→ About this task
Each entry must be reproduced precisely as it stands.

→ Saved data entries
#####

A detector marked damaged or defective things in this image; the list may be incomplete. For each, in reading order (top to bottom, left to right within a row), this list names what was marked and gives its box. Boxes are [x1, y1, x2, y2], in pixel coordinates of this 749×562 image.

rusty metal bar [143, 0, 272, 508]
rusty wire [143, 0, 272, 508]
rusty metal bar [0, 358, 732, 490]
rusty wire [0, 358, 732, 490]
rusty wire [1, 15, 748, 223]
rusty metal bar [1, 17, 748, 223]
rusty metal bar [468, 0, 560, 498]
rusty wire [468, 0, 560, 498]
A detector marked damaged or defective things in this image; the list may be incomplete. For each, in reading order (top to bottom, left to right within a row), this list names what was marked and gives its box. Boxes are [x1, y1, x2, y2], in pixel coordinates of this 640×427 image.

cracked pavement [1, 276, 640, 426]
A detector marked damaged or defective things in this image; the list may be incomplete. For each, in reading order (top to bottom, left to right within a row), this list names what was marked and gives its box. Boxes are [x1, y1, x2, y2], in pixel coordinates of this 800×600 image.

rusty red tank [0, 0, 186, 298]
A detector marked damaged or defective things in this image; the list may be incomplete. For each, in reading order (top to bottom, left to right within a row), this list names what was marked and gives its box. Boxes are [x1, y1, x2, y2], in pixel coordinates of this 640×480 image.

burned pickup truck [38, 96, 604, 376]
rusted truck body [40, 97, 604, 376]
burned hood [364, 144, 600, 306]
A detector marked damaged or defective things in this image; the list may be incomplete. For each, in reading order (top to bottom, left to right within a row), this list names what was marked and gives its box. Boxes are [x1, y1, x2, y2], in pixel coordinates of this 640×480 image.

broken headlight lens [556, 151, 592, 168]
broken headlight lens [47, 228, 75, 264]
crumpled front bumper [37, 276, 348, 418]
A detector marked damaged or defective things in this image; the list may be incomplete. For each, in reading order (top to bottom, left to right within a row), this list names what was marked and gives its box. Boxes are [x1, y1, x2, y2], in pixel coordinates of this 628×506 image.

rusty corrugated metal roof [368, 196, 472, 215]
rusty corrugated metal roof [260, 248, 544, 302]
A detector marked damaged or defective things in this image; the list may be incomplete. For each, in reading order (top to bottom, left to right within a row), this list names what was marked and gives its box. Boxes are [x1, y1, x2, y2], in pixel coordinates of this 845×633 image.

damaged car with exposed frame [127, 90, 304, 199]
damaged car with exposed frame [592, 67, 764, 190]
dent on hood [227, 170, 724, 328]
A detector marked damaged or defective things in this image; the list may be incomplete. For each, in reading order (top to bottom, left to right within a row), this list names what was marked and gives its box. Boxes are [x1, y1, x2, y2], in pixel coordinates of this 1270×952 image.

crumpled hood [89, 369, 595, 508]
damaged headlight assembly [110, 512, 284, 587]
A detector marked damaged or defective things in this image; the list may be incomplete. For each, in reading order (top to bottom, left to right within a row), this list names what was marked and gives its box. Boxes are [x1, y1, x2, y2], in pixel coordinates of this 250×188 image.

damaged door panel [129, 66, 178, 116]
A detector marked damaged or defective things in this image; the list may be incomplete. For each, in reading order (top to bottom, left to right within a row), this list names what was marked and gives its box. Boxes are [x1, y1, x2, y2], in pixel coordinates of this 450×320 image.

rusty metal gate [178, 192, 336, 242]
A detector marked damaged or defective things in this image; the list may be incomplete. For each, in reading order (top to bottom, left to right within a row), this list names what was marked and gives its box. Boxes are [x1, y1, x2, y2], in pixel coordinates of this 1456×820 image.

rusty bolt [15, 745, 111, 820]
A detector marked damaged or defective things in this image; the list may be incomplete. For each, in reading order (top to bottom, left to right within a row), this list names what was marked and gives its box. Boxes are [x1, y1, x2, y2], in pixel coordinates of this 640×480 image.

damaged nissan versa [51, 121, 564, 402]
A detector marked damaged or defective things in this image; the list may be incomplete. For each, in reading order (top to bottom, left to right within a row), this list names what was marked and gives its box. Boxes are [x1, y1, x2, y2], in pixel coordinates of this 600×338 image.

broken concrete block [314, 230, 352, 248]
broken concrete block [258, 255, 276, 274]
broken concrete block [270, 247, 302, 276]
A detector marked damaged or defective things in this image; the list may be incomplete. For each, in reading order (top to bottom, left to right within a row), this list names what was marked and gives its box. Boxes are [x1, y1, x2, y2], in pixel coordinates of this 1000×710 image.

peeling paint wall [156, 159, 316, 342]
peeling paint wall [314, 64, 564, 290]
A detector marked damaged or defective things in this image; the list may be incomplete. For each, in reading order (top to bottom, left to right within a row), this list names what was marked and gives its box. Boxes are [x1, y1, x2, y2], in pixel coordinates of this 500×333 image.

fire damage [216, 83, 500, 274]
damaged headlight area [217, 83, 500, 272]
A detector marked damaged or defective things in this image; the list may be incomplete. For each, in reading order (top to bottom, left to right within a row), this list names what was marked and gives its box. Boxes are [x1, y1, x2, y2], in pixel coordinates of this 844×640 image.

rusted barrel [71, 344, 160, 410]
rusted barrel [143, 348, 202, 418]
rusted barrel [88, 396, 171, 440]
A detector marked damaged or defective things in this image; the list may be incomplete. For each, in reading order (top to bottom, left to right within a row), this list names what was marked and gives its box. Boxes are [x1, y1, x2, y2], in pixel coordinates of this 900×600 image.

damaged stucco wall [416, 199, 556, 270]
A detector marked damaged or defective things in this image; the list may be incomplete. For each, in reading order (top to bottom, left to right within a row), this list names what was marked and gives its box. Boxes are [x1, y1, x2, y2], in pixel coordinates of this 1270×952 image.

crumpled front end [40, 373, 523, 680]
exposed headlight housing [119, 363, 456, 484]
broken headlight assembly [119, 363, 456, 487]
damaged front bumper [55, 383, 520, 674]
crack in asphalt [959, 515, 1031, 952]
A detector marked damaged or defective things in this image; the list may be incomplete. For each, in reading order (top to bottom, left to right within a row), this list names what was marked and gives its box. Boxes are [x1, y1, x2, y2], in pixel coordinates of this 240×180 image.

#####

→ Solution for this task
A detector marked damaged or defective things in this image; the list may be incomplete. For each, in reading order (top to bottom, left to right within a row), this list names what was marked and gives its box. Boxes are [x1, y1, x2, y2], in pixel coordinates of this 749×562 image.

rusty metal bar [143, 0, 272, 508]
rusty wire [143, 0, 272, 508]
rusty metal bar [0, 358, 732, 490]
rusty wire [0, 358, 732, 490]
rusty wire [1, 15, 748, 223]
rusty metal bar [1, 17, 748, 223]
rusty metal bar [468, 0, 560, 498]
rusty wire [468, 0, 560, 498]
A detector marked damaged or defective things in this image; the list may be incomplete. For each, in reading order (top to bottom, left to right within a row), this list names what was marked and gives its box. Boxes are [x1, y1, x2, y2], in pixel coordinates of this 640×427 image.

cracked pavement [1, 276, 640, 426]
A detector marked damaged or defective things in this image; the list may be incomplete. For each, in reading order (top to bottom, left to right within a row), this list names what was marked and gives its box. Boxes are [x1, y1, x2, y2], in pixel coordinates of this 800×600 image.

rusty red tank [0, 0, 186, 298]
A detector marked damaged or defective things in this image; the list may be incomplete. For each, in reading order (top to bottom, left to right within a row), this list names what was marked and gives its box. Boxes are [x1, y1, x2, y2], in pixel coordinates of this 640×480 image.

burned pickup truck [38, 96, 604, 376]
rusted truck body [40, 97, 604, 376]
burned hood [364, 144, 600, 306]
A detector marked damaged or defective things in this image; the list may be incomplete. For each, in reading order (top to bottom, left to right within a row), this list names what was marked and gives its box. Boxes are [x1, y1, x2, y2], in pixel coordinates of this 640×480 image.

broken headlight lens [556, 151, 592, 168]
broken headlight lens [47, 228, 75, 264]
crumpled front bumper [37, 276, 348, 418]
A detector marked damaged or defective things in this image; the list may be incomplete. For each, in reading order (top to bottom, left to right within a row), this list names what was marked and gives its box. Boxes are [x1, y1, x2, y2], in pixel coordinates of this 628×506 image.

rusty corrugated metal roof [368, 196, 472, 215]
rusty corrugated metal roof [260, 248, 544, 302]
A detector marked damaged or defective things in this image; the list may be incomplete. For each, in reading order (top to bottom, left to right within a row), this list names what was marked and gives its box. Boxes are [x1, y1, x2, y2], in pixel coordinates of this 845×633 image.

damaged car with exposed frame [127, 90, 304, 199]
damaged car with exposed frame [592, 67, 764, 190]
dent on hood [227, 170, 724, 328]
A detector marked damaged or defective things in this image; the list may be incomplete. For each, in reading order (top to bottom, left to right within a row), this list names what was marked and gives its box. Boxes are [x1, y1, x2, y2], in pixel coordinates of this 1270×952 image.

crumpled hood [89, 369, 595, 508]
damaged headlight assembly [110, 512, 284, 587]
A detector marked damaged or defective things in this image; the list may be incomplete. For each, in reading order (top to bottom, left to right within a row), this list names what was marked and gives its box. Boxes are [x1, y1, x2, y2], in pixel coordinates of this 250×188 image.

damaged door panel [129, 66, 178, 116]
A detector marked damaged or defective things in this image; the list may be incomplete. For each, in reading order (top to bottom, left to right within a row), this list names what was marked and gives its box. Boxes are [x1, y1, x2, y2], in pixel coordinates of this 450×320 image.

rusty metal gate [178, 192, 336, 242]
A detector marked damaged or defective things in this image; the list may be incomplete. For each, in reading order (top to bottom, left to right within a row), this list names what was marked and gives its box. Boxes are [x1, y1, x2, y2], in pixel coordinates of this 1456×820 image.

rusty bolt [15, 745, 111, 820]
A detector marked damaged or defective things in this image; the list may be incomplete. For each, in reading order (top to bottom, left to right within a row), this list names what was marked and gives its box. Boxes are [x1, y1, x2, y2], in pixel coordinates of this 640×480 image.

damaged nissan versa [51, 121, 564, 402]
A detector marked damaged or defective things in this image; the list may be incomplete. For each, in reading order (top to bottom, left to right within a row), this list names what was marked and gives its box. Boxes are [x1, y1, x2, y2], in pixel coordinates of this 600×338 image.

broken concrete block [314, 230, 352, 248]
broken concrete block [258, 255, 276, 274]
broken concrete block [270, 247, 302, 276]
A detector marked damaged or defective things in this image; the list may be incomplete. For each, in reading order (top to bottom, left to right within a row), this list names what was marked and gives its box. Boxes are [x1, y1, x2, y2], in pixel coordinates of this 1000×710 image.

peeling paint wall [156, 159, 316, 342]
peeling paint wall [314, 64, 564, 290]
A detector marked damaged or defective things in this image; the list may be incomplete. For each, in reading order (top to bottom, left to right within a row), this list names what was marked and gives its box. Boxes are [x1, y1, x2, y2], in pixel coordinates of this 500×333 image.

fire damage [216, 83, 500, 274]
damaged headlight area [217, 83, 500, 272]
A detector marked damaged or defective things in this image; the list may be incomplete. For each, in reading order (top to bottom, left to right within a row), this list names what was marked and gives its box. Boxes are [x1, y1, x2, y2], in pixel coordinates of this 844×640 image.

rusted barrel [71, 344, 160, 410]
rusted barrel [143, 348, 202, 418]
rusted barrel [88, 396, 171, 440]
A detector marked damaged or defective things in this image; the list may be incomplete. For each, in reading order (top to bottom, left to right within a row), this list names what was marked and gives its box. Boxes are [x1, y1, x2, y2], in pixel coordinates of this 900×600 image.

damaged stucco wall [416, 199, 556, 270]
A detector marked damaged or defective things in this image; the list may be incomplete. For each, in reading order (top to bottom, left to right within a row), this list names what was marked and gives its box. Boxes are [x1, y1, x2, y2], in pixel coordinates of this 1270×952 image.

crumpled front end [40, 373, 523, 680]
exposed headlight housing [119, 363, 456, 484]
broken headlight assembly [119, 363, 456, 487]
damaged front bumper [55, 383, 520, 674]
crack in asphalt [959, 515, 1031, 952]
A detector marked damaged or defective things in this image; the list may be incomplete. For each, in reading order (top to bottom, left to right within a row), this list names what was marked and gives its box. Boxes are [x1, y1, x2, y2], in pixel coordinates of this 240×180 image.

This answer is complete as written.